**DIRECTIVE 1**: From the passage on Plotinus and the system of Nature, copy the words starting with "quinta-feira 14 de" and going on through "by each... (IV.4.32)".

**PROVIDED PASSAGE**:
Página inicial > Antiguidade > Neoplatonismo (245-529 dC) > Plotino (séc. III) > Damiani (Enneads:731-737) – The System of Nature

Damiani (Enneads:731-737) – The System of Nature

quinta-feira 14 de setembro de 2023, por Cardoso de Castro

  

The entire universe, including all levels and all possible worlds, is the body of God manifested within Soul. For Plotinus  , this is the system of Nature. Our universe as thus conceived is not inert matter, nor is it an illusion:

... this All is one universally comprehensive living being, encircling all the living beings within it, and having a soul, one soul, which extends to all its members in the degree of participant membership held by each... (IV.4.32)

For Plotinus, the Cosmos is not only an image of divinity, but also the presence of divinity. The primal principles are immanent in and for the system of Nature. In successive order: while the One “is nowhere, nowhere is it not” (V.5.8); Intellectual-Principle communicates the Reason-Principle of the Universe (III.2.2); Soul is said to be “the author of all living things” (V.1.2). And in III.8.4, Nature herself says: “I gaze and the figures of the material world take being as if they fell from my contemplation.”

In sum: the loveliness that is in the sense-realm is an index of the nobleness of the Intellectual sphere, displaying its power and its goodness alike: and all things are for ever linked; the one order Intellectual in its being, the other of sense; one self-existent, the other eternally taking its being by participation in that first, and to the full of its power reproducing the Intellectual nature. (IV.8.6)

Our hope is that we will be led to a superior understanding, or rather to a qualitatively different kind of understanding of our being here—an understanding that does not sidestep or deny the anomaly of sense perception, but, rather, reveals something of the meaning implicit in the orderly and evolving transformation that our minds and bodies undergo. In short, we are going to enter sympathetically into an analysis of experience as conceived by some of the ancient philosophers. We will try to understand and appreciate the philosophic insight which they summarized in the dictum: “The world is full of Gods.”

**DATASET ROWS**:
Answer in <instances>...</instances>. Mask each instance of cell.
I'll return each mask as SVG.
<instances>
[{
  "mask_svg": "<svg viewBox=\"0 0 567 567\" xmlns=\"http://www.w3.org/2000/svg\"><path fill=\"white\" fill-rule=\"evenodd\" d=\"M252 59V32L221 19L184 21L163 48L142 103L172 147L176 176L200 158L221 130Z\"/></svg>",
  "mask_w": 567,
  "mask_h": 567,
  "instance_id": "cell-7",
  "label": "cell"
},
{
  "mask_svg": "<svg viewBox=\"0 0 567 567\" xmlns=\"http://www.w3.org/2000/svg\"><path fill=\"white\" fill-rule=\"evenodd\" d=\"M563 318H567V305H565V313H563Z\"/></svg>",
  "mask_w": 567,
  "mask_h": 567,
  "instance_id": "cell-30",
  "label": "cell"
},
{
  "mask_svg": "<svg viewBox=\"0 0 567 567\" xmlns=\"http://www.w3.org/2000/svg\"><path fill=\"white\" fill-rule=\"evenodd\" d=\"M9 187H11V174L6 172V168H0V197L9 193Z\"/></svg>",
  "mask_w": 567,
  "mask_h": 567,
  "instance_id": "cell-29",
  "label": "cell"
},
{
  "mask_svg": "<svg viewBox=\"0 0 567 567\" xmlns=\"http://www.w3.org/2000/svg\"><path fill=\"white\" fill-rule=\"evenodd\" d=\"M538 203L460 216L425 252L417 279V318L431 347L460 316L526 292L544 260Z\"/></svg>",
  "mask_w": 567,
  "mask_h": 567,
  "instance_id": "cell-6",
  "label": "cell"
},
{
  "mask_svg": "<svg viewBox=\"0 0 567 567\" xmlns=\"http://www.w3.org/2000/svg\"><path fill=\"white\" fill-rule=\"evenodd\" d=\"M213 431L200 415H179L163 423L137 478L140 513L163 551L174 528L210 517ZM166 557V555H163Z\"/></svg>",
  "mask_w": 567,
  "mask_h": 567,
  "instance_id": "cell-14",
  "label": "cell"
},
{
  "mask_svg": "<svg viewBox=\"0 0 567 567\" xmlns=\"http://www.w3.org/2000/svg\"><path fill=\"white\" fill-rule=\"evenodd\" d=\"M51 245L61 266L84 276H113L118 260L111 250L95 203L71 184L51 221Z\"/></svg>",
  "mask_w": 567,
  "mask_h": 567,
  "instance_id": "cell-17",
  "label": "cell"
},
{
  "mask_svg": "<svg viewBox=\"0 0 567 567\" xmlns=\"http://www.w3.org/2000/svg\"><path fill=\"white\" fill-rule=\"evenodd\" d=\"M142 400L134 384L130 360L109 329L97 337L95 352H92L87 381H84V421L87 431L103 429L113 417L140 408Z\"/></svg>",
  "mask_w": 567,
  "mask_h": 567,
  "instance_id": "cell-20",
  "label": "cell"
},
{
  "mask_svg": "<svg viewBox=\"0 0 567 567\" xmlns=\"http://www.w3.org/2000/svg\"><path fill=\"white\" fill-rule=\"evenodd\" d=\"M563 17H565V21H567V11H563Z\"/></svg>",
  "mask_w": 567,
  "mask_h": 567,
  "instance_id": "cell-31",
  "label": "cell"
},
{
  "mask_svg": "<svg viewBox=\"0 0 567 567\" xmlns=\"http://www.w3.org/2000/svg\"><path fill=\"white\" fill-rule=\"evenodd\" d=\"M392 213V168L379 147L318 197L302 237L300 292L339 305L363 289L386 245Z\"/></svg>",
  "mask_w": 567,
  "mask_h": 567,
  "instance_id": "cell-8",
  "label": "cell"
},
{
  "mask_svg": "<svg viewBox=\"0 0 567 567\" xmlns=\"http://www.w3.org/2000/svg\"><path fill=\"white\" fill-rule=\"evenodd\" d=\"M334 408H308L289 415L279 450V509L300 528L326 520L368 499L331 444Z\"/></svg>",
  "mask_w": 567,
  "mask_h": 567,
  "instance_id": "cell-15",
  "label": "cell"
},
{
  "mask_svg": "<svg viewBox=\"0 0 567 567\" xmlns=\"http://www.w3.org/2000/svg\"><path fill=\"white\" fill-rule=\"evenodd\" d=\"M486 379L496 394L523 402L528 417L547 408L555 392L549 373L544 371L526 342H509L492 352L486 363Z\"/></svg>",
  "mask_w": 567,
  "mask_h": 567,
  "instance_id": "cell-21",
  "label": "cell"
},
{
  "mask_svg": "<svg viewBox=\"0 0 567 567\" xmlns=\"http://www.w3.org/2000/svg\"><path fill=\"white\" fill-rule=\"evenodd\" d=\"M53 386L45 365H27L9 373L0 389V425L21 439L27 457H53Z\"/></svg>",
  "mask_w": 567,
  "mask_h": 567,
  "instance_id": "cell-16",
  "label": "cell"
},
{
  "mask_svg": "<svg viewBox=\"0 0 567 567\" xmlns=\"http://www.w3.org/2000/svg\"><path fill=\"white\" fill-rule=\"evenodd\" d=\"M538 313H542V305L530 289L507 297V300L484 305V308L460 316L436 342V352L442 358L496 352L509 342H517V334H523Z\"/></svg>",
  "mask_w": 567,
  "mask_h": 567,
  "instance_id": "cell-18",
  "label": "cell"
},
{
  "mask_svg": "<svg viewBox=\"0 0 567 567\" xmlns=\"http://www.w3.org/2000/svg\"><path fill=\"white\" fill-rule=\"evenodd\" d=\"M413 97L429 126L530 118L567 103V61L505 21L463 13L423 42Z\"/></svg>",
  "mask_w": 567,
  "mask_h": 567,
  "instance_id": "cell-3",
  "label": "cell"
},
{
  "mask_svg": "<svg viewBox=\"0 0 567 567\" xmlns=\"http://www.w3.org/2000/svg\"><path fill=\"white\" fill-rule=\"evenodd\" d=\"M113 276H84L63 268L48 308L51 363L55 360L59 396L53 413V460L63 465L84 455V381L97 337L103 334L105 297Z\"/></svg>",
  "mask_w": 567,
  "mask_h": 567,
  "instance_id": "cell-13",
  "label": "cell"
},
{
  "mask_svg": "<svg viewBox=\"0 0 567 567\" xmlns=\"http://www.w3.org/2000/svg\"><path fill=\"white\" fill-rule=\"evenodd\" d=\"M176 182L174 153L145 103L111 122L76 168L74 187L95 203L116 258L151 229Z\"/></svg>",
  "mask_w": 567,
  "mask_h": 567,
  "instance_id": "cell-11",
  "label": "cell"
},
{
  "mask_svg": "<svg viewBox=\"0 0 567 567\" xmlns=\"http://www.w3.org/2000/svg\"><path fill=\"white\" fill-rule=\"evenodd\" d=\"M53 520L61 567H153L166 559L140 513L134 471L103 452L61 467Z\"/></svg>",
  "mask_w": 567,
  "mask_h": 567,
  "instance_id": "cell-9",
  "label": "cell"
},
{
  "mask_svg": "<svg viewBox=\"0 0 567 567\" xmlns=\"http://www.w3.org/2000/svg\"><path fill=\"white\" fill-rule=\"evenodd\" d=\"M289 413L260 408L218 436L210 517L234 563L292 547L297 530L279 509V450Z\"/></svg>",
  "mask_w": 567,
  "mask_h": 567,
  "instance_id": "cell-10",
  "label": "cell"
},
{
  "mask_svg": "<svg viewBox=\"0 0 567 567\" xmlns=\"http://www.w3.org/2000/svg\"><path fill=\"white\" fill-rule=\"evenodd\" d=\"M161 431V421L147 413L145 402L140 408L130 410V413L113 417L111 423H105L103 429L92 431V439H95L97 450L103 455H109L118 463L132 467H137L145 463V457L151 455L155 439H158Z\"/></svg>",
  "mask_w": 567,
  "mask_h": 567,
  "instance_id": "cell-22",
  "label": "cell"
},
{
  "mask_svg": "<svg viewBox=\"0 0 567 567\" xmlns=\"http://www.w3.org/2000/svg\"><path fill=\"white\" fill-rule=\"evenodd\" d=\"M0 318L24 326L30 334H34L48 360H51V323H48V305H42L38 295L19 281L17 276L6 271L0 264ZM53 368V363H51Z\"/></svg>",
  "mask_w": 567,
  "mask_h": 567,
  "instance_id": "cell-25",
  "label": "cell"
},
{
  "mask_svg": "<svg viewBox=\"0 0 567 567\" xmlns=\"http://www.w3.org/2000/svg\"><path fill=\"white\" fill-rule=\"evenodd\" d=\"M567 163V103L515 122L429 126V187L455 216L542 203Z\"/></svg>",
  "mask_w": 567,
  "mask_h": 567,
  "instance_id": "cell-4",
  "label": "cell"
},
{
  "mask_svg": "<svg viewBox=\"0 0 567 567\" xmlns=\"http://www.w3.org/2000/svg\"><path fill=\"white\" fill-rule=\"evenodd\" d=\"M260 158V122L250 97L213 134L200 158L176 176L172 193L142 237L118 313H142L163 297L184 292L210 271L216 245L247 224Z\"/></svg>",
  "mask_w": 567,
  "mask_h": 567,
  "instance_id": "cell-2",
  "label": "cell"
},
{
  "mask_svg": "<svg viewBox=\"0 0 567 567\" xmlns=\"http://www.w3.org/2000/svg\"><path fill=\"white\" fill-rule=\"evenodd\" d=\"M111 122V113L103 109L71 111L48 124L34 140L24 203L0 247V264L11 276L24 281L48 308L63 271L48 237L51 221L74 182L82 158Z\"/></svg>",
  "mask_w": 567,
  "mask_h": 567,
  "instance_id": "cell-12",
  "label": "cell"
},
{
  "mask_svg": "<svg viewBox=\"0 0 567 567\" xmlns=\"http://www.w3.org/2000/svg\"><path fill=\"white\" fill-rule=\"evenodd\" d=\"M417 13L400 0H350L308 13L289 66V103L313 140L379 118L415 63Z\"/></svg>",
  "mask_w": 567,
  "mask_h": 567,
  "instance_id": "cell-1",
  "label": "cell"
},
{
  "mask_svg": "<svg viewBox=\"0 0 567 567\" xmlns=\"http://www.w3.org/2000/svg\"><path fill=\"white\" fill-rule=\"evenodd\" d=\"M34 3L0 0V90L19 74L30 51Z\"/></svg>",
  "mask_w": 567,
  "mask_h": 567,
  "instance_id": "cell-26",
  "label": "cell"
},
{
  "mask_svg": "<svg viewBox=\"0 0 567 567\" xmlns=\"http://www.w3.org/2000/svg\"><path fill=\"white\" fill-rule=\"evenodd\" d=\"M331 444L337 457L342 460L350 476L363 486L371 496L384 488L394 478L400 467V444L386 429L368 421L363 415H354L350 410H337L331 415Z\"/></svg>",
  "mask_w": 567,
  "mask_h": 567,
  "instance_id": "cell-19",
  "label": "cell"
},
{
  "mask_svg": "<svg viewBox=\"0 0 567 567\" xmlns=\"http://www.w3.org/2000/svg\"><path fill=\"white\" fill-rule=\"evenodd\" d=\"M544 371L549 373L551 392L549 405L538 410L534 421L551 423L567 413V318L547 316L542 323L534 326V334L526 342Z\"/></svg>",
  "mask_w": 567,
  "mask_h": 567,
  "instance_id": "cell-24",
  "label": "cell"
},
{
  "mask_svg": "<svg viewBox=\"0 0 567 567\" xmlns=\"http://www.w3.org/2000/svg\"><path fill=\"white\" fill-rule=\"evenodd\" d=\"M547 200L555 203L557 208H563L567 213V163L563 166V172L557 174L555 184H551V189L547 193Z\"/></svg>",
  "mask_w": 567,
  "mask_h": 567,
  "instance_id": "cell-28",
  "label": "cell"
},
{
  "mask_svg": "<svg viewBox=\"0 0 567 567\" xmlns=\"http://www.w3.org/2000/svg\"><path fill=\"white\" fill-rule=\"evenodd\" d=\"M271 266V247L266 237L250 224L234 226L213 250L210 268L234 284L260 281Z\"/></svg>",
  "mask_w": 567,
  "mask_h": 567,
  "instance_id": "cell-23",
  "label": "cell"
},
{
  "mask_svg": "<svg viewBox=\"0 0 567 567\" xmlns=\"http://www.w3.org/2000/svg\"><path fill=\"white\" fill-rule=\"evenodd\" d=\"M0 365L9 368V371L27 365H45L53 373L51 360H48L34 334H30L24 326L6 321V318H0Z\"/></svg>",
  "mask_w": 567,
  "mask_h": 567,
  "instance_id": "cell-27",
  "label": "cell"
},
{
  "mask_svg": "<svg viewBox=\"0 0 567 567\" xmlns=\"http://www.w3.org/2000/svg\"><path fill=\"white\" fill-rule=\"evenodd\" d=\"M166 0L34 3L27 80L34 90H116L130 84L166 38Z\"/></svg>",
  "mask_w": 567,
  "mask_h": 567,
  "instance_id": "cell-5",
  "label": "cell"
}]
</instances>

**DIRECTIVE 2**: Starting with the first line of the listing and going on through the line with "203L460 216L425 252L417", write those lines out again with "instance_id" changed to "object_id" and everything else left as it is.

**OUTPUT 1**:
quinta-feira 14 de setembro de 2023, por Cardoso de Castro

  

The entire universe, including all levels and all possible worlds, is the body of God manifested within Soul. For Plotinus  , this is the system of Nature. Our universe as thus conceived is not inert matter, nor is it an illusion:

... this All is one universally comprehensive living being, encircling all the living beings within it, and having a soul, one soul, which extends to all its members in the degree of participant membership held by each... (IV.4.32)

**OUTPUT 2**:
Answer in <instances>...</instances>. Mask each instance of cell.
I'll return each mask as SVG.
<instances>
[{
  "mask_svg": "<svg viewBox=\"0 0 567 567\" xmlns=\"http://www.w3.org/2000/svg\"><path fill=\"white\" fill-rule=\"evenodd\" d=\"M252 59V32L221 19L184 21L163 48L142 103L172 147L176 176L200 158L221 130Z\"/></svg>",
  "mask_w": 567,
  "mask_h": 567,
  "object_id": "cell-7",
  "label": "cell"
},
{
  "mask_svg": "<svg viewBox=\"0 0 567 567\" xmlns=\"http://www.w3.org/2000/svg\"><path fill=\"white\" fill-rule=\"evenodd\" d=\"M563 318H567V305H565V313H563Z\"/></svg>",
  "mask_w": 567,
  "mask_h": 567,
  "object_id": "cell-30",
  "label": "cell"
},
{
  "mask_svg": "<svg viewBox=\"0 0 567 567\" xmlns=\"http://www.w3.org/2000/svg\"><path fill=\"white\" fill-rule=\"evenodd\" d=\"M9 187H11V174L6 172V168H0V197L9 193Z\"/></svg>",
  "mask_w": 567,
  "mask_h": 567,
  "object_id": "cell-29",
  "label": "cell"
},
{
  "mask_svg": "<svg viewBox=\"0 0 567 567\" xmlns=\"http://www.w3.org/2000/svg\"><path fill=\"white\" fill-rule=\"evenodd\" d=\"M538 203L460 216L425 252L417 279V318L431 347L460 316L526 292L544 260Z\"/></svg>",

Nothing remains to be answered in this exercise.